START Extracted text
Healthy Families America (HFA)®
Model effectiveness research report last updated: 2020
HFA is theoretically rooted in the belief that early, nurturing relationships are the foundation for life-long, healthy development. Building upon attachment and bio-ecological systems theories and the tenets of trauma-informed care, interactions between direct service providers and families are relationship-based, designed to promote positive parent–child relationships and healthy attachment, strengths-based, family-centered, culturally sensitive, and reflective.
HFA includes (1) screenings and assessments to determine families at risk for child maltreatment or other adverse childhood experiences; (2) home visiting services; and (3) routine screening and assessment of parent–child interactions, child development, and maternal depression. In addition, many HFA sites offer services such as parent support groups and father involvement programs. HFA encourages local sites to implement additional services such as these that further address the specific needs of their communities and target populations.
HFA seeks to engage parents facing challenges such as single parenthood; low income; childhood history of abuse and other adverse child experiences; and current or previous issues related to substance abuse, mental health issues, and/or domestic violence.
END Extracted text
START Data extracts
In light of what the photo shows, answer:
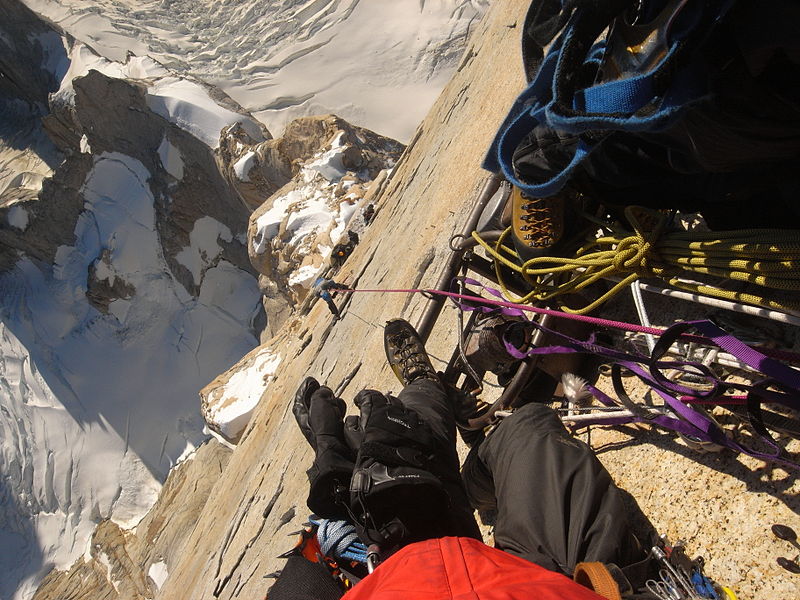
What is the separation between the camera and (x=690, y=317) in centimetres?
170

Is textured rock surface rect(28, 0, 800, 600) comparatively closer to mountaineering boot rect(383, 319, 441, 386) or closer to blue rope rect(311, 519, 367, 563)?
mountaineering boot rect(383, 319, 441, 386)

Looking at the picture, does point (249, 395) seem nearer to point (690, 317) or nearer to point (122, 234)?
point (690, 317)

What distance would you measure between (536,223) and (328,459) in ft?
4.03

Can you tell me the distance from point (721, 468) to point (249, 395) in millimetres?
7182

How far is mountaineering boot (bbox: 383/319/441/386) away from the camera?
2.58 m

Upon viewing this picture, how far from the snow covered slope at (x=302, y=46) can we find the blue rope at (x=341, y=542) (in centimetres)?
1395

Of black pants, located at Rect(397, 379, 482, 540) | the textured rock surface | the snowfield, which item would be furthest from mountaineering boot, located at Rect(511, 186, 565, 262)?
the snowfield

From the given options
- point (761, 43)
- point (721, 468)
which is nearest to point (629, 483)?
point (721, 468)

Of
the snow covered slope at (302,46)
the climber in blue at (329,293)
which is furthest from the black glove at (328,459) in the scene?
the snow covered slope at (302,46)

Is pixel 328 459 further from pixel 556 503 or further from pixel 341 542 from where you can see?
pixel 556 503

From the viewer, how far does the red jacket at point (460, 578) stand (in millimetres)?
740

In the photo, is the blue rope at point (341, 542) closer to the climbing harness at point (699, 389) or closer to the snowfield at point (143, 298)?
the climbing harness at point (699, 389)

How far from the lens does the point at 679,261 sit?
57.1 inches

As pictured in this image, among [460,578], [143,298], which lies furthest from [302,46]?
[460,578]
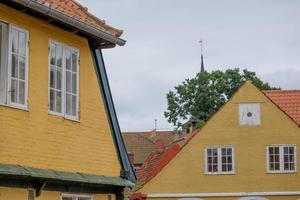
END Data extracts
◆ Work task A ◆
Translate this sentence from the Healthy Families America description into Spanish: "HFA encourages local sites to implement additional services such as these that further address the specific needs of their communities and target populations."
◆ Work task B ◆
Continue the Healthy Families America description from the point where it stops.

◆ Exercise response A ◆
HFA anima a los sitios locales a implementar servicios adicionales como estos, que respondan aún mejor a las necesidades específicas de sus comunidades y poblaciones destinatarias.

◆ Exercise response B ◆
Individual HFA sites select the specific characteristics of the target population they plan to serve (such as first-time parents, parents on Medicaid, or parents within a specific geographic region); however, the HFA National Office requires that all families complete the parent survey (formerly the Kempe Family Stress Checklist), a comprehensive psychosocial assessment used to determine the presence of various factors associated with increased risk for child maltreatment or other adverse childhood experiences.
The HFA National Office requires that sites enroll families before the child’s birth or within three months of the child’s birth. After families are enrolled, HFA sites offer them services until the child’s third birthday, and preferably until the child’s fifth birthday.